Les résultats officiels sont attendus en mars, mais des sondages privés, qui se sont révélés fiables dans le passé, ont montré que Prabowo avait remporté les élections de mercredi de manière décisive, sans qu’un second tour de scrutin soit nécessaire. Il devrait devenir le prochain président de l’Indonésie le 20 octobre, le plaçant ainsi à la tête d’une économie qui est la plus grande d’Asie du Sud-Est et un acteur essentiel dans la transition mondiale vers l’énergie verte.

Mais il devrait également poursuivre des politiques plus populistes qui pourraient mettre à l’épreuve la solidité budgétaire de l’Indonésie.

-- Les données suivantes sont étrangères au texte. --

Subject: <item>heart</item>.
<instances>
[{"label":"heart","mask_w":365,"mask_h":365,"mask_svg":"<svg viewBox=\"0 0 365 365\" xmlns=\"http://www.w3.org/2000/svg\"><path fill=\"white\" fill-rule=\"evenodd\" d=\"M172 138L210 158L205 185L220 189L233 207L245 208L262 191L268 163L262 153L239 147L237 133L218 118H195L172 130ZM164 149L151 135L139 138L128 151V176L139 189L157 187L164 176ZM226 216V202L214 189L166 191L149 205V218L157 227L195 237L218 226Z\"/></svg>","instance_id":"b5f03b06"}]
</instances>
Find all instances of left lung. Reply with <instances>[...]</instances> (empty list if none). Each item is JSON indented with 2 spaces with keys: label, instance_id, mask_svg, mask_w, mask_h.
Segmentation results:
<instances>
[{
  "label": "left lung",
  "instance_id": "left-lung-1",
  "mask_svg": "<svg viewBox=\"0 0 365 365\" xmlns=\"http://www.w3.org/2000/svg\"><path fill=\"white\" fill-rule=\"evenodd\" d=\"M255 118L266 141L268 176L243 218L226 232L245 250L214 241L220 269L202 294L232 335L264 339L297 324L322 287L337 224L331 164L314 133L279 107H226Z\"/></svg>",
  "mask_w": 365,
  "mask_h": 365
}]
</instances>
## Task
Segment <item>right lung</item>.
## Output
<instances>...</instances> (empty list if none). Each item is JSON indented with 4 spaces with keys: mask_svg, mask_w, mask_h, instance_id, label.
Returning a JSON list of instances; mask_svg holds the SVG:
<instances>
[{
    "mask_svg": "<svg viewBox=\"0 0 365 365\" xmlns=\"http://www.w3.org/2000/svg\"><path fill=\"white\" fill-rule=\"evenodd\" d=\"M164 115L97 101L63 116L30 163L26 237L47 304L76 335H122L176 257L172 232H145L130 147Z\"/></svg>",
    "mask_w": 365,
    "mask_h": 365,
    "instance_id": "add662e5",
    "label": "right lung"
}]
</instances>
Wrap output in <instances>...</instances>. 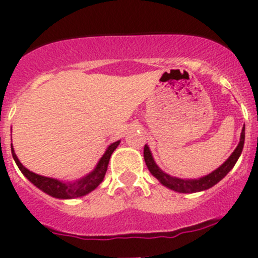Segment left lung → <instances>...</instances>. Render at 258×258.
<instances>
[{
  "mask_svg": "<svg viewBox=\"0 0 258 258\" xmlns=\"http://www.w3.org/2000/svg\"><path fill=\"white\" fill-rule=\"evenodd\" d=\"M243 144H244V126L243 128H242L240 144H238L237 147H236V150L233 151L232 155L228 157V160L226 161L222 166H220L217 170L213 171L212 173H210V175L205 176V177L199 178V179H181V178L171 177L170 175H167V173H165L163 171H161L160 168H158V166L155 163V161H153L152 155H151V151L148 150L147 146H145L144 148V157L150 172L152 173V175L155 176V177L157 178L163 186L168 187V188L173 189V191L182 192V194H194V192H200V191H205V189H209L210 187L215 186L217 182H220L221 179L225 177V176L232 170L235 163L237 162L238 157L241 156L242 148H243Z\"/></svg>",
  "mask_w": 258,
  "mask_h": 258,
  "instance_id": "1",
  "label": "left lung"
}]
</instances>
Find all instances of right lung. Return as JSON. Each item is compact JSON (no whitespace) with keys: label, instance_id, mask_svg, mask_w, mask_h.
Masks as SVG:
<instances>
[{"label":"right lung","instance_id":"1","mask_svg":"<svg viewBox=\"0 0 258 258\" xmlns=\"http://www.w3.org/2000/svg\"><path fill=\"white\" fill-rule=\"evenodd\" d=\"M119 141L114 142L110 146V147L106 150L105 155L102 156V158L100 160L98 165L96 166L95 171L91 172L90 175L86 176L85 178L80 179L76 183H63V182H59L58 179L45 177V176L36 175V173L31 172L27 168L23 167L22 163L18 161L16 153H15L14 148L11 146L12 151V157H14L15 162L18 166V168L21 170V172L30 179L36 187H38L40 189H42L43 192L49 195L52 197H56V199H77V197L85 196V195L90 194L91 191L96 188L98 184L102 182L103 177L106 175V171H107L108 162H110V157L112 155V152L116 150V147L118 146Z\"/></svg>","mask_w":258,"mask_h":258}]
</instances>
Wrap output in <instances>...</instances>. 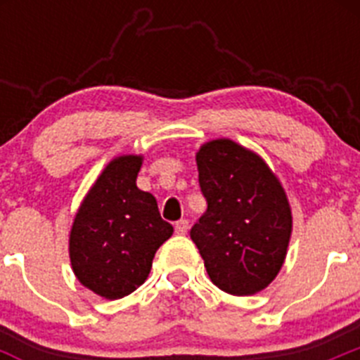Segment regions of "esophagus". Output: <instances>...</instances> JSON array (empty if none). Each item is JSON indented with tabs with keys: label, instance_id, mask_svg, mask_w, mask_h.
<instances>
[{
	"label": "esophagus",
	"instance_id": "obj_1",
	"mask_svg": "<svg viewBox=\"0 0 360 360\" xmlns=\"http://www.w3.org/2000/svg\"><path fill=\"white\" fill-rule=\"evenodd\" d=\"M174 231H176V234H180V236L187 234V231H189V221H187V219H178L176 224H174Z\"/></svg>",
	"mask_w": 360,
	"mask_h": 360
}]
</instances>
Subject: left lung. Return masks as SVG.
<instances>
[{
  "mask_svg": "<svg viewBox=\"0 0 360 360\" xmlns=\"http://www.w3.org/2000/svg\"><path fill=\"white\" fill-rule=\"evenodd\" d=\"M207 211L191 229L216 287L252 295L274 281L287 256L292 212L278 176L262 157L229 139L196 153Z\"/></svg>",
  "mask_w": 360,
  "mask_h": 360,
  "instance_id": "obj_1",
  "label": "left lung"
}]
</instances>
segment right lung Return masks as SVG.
<instances>
[{
  "label": "right lung",
  "mask_w": 360,
  "mask_h": 360,
  "mask_svg": "<svg viewBox=\"0 0 360 360\" xmlns=\"http://www.w3.org/2000/svg\"><path fill=\"white\" fill-rule=\"evenodd\" d=\"M141 165L136 155L113 158L82 200L70 232L73 274L104 299L141 287L155 252L173 234L155 196L136 187Z\"/></svg>",
  "instance_id": "add662e5"
}]
</instances>
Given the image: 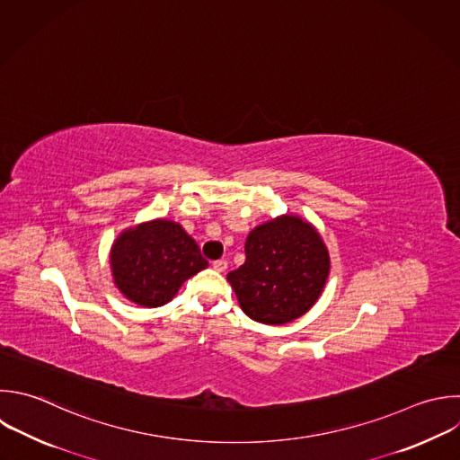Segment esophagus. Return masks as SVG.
<instances>
[{
    "mask_svg": "<svg viewBox=\"0 0 460 460\" xmlns=\"http://www.w3.org/2000/svg\"><path fill=\"white\" fill-rule=\"evenodd\" d=\"M212 268H214L216 271H225V270L228 268V262H226L225 259H219V261H214V262H212Z\"/></svg>",
    "mask_w": 460,
    "mask_h": 460,
    "instance_id": "esophagus-1",
    "label": "esophagus"
}]
</instances>
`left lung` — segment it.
Wrapping results in <instances>:
<instances>
[{"mask_svg":"<svg viewBox=\"0 0 460 460\" xmlns=\"http://www.w3.org/2000/svg\"><path fill=\"white\" fill-rule=\"evenodd\" d=\"M246 261L226 275L241 309L255 322L282 325L307 313L329 277V252L316 228L296 216L255 226Z\"/></svg>","mask_w":460,"mask_h":460,"instance_id":"left-lung-1","label":"left lung"}]
</instances>
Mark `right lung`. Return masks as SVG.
I'll return each instance as SVG.
<instances>
[{
	"mask_svg": "<svg viewBox=\"0 0 460 460\" xmlns=\"http://www.w3.org/2000/svg\"><path fill=\"white\" fill-rule=\"evenodd\" d=\"M110 264L120 293L144 307L171 302L185 280L208 266L196 241L171 219L124 230L111 246Z\"/></svg>",
	"mask_w": 460,
	"mask_h": 460,
	"instance_id": "obj_1",
	"label": "right lung"
}]
</instances>
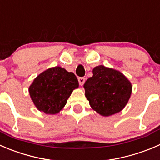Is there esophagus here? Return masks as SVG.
Listing matches in <instances>:
<instances>
[{"mask_svg":"<svg viewBox=\"0 0 160 160\" xmlns=\"http://www.w3.org/2000/svg\"><path fill=\"white\" fill-rule=\"evenodd\" d=\"M85 81H86L85 78H78V82L80 86H83V84L85 83Z\"/></svg>","mask_w":160,"mask_h":160,"instance_id":"esophagus-1","label":"esophagus"}]
</instances>
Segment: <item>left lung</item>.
Wrapping results in <instances>:
<instances>
[{"instance_id":"1","label":"left lung","mask_w":160,"mask_h":160,"mask_svg":"<svg viewBox=\"0 0 160 160\" xmlns=\"http://www.w3.org/2000/svg\"><path fill=\"white\" fill-rule=\"evenodd\" d=\"M83 87L91 108L105 117L121 112L132 92L131 82L122 73L104 65L92 69V76Z\"/></svg>"}]
</instances>
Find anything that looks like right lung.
<instances>
[{"instance_id": "obj_1", "label": "right lung", "mask_w": 160, "mask_h": 160, "mask_svg": "<svg viewBox=\"0 0 160 160\" xmlns=\"http://www.w3.org/2000/svg\"><path fill=\"white\" fill-rule=\"evenodd\" d=\"M78 86L74 73L56 66L45 70L33 79L29 93L38 110L55 115L63 108L71 92Z\"/></svg>"}]
</instances>
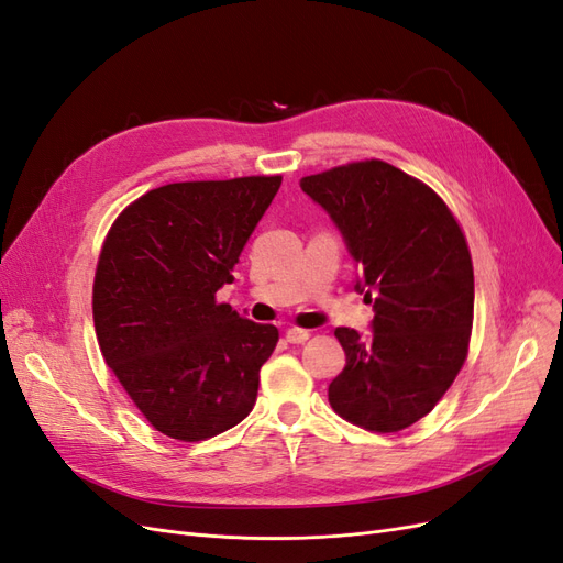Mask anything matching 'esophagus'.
Listing matches in <instances>:
<instances>
[{
  "instance_id": "1",
  "label": "esophagus",
  "mask_w": 563,
  "mask_h": 563,
  "mask_svg": "<svg viewBox=\"0 0 563 563\" xmlns=\"http://www.w3.org/2000/svg\"><path fill=\"white\" fill-rule=\"evenodd\" d=\"M308 338H310V331H305V329H288L286 331V340L294 345H302Z\"/></svg>"
}]
</instances>
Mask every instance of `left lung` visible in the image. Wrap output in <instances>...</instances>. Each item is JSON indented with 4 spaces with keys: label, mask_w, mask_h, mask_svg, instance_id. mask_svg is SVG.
I'll list each match as a JSON object with an SVG mask.
<instances>
[{
    "label": "left lung",
    "mask_w": 563,
    "mask_h": 563,
    "mask_svg": "<svg viewBox=\"0 0 563 563\" xmlns=\"http://www.w3.org/2000/svg\"><path fill=\"white\" fill-rule=\"evenodd\" d=\"M300 187L343 234L354 288L373 302L371 335L335 329L345 368L329 401L360 428L399 432L432 411L467 356L474 272L463 230L428 185L378 159Z\"/></svg>",
    "instance_id": "obj_1"
}]
</instances>
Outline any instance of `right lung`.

Prabowo Subianto lors d’un rassemblement électoral en 2014 à Jakarta. Lors de ses deux précédentes campagnes présidentielles, en 2014 et 2019, Prabowo a adopté une personnalité beaucoup plus combative. © Adek Berry/AFP/Getty Images
Prabowo Subianto et son colistier Gibran Rakabuming Raka, le fils aîné du président indonésien Joko Widodo
Prabowo, à gauche, et son colistier Gibran Rakabuming Raka, le fils de 36 ans du président sortant Joko Widodo. Gibran a été autorisé l’année dernière à se présenter malgré un seuil d’âge de 40 ans. © Dimas Ardian/Bloomberg

La victoire de Prabowo est due non seulement au changement de marque, qui s’est fortement appuyé sur les médias sociaux pour attirer les jeunes électeurs, mais également au soutien de Joko Widodo. Le président sortant reste extrêmement populaire pour avoir transformé l’Indonésie en une puissance économique émergente en dépensant des sommes records dans les infrastructures et en attirant les investissements étrangers.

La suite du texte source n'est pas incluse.